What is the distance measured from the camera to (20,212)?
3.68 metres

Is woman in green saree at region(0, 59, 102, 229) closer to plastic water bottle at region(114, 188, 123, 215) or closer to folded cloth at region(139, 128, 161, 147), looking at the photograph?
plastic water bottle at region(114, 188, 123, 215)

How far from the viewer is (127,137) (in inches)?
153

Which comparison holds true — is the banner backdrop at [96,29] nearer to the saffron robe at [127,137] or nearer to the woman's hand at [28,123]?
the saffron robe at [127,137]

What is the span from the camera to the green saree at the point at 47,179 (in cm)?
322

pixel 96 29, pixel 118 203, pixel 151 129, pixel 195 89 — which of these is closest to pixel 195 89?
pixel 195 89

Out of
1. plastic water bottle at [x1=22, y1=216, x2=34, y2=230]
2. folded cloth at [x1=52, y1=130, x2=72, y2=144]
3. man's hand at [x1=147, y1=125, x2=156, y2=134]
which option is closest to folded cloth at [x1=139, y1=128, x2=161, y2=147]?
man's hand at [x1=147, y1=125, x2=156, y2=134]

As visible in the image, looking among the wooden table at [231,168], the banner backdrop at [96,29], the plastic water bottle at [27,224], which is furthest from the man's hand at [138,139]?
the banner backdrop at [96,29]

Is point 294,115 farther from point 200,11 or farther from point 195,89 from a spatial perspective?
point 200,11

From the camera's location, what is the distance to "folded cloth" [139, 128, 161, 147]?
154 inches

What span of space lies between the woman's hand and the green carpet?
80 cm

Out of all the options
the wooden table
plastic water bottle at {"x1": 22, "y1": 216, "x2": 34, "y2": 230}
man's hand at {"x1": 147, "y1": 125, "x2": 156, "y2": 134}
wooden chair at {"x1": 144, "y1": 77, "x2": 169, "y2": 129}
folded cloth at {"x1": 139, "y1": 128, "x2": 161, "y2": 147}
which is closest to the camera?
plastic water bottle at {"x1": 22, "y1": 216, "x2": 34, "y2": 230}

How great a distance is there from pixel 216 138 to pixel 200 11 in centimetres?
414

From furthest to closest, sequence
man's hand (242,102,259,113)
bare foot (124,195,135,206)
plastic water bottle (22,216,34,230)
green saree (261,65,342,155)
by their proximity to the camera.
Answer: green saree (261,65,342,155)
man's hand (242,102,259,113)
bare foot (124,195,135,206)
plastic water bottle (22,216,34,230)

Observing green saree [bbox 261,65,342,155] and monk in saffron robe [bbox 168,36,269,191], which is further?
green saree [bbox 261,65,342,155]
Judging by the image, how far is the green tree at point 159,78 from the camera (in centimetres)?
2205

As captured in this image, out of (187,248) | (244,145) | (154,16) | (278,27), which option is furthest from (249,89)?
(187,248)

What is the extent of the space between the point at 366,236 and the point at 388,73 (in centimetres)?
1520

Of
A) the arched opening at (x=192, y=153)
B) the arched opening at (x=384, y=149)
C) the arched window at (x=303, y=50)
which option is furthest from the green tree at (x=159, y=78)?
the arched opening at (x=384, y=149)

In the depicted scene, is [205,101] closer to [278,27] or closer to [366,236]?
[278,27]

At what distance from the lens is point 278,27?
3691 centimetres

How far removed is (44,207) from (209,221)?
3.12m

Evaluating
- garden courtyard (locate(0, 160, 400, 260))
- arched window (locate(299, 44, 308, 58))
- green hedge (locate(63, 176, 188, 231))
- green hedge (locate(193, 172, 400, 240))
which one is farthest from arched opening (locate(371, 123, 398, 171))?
....
What to work on:
Each line from the one containing "How great a" to the final line of the entries above must be returned exactly, and no other line may appear.

Exercise result:
How great a distance is there from pixel 216 138 to pixel 200 11 in centimetres?
414

From furthest to closest, sequence
man's hand (242,102,259,113)
bare foot (124,195,135,206)
plastic water bottle (22,216,34,230)
green saree (261,65,342,155)
by their proximity to the camera.
Answer: green saree (261,65,342,155)
man's hand (242,102,259,113)
bare foot (124,195,135,206)
plastic water bottle (22,216,34,230)

Observing green saree [bbox 261,65,342,155] and monk in saffron robe [bbox 168,36,269,191], which is further?
green saree [bbox 261,65,342,155]
Judging by the image, how far is the green tree at point 159,78 from the camera (in centimetres)?
2205

As captured in this image, out of (187,248) | (244,145) | (154,16) | (278,27), which option is furthest from (249,89)?
(187,248)

What is the extent of the space between the point at 366,236 and the point at 388,73 (in centimetres)?
1520

Of
A) the arched opening at (x=192, y=153)
B) the arched opening at (x=384, y=149)
C) the arched window at (x=303, y=50)
which option is furthest from the green tree at (x=159, y=78)?
the arched opening at (x=384, y=149)

In the depicted scene, is [205,101] closer to [278,27] or closer to [366,236]?
[278,27]

At what distance from the lens is point 278,27?
3691 centimetres

How far removed is (44,207) from (209,221)?
3.12m

Evaluating
- garden courtyard (locate(0, 160, 400, 260))
- arched window (locate(299, 44, 308, 58))
- green hedge (locate(63, 176, 188, 231))
- green hedge (locate(193, 172, 400, 240))
which one is farthest from arched opening (locate(371, 123, 398, 171))?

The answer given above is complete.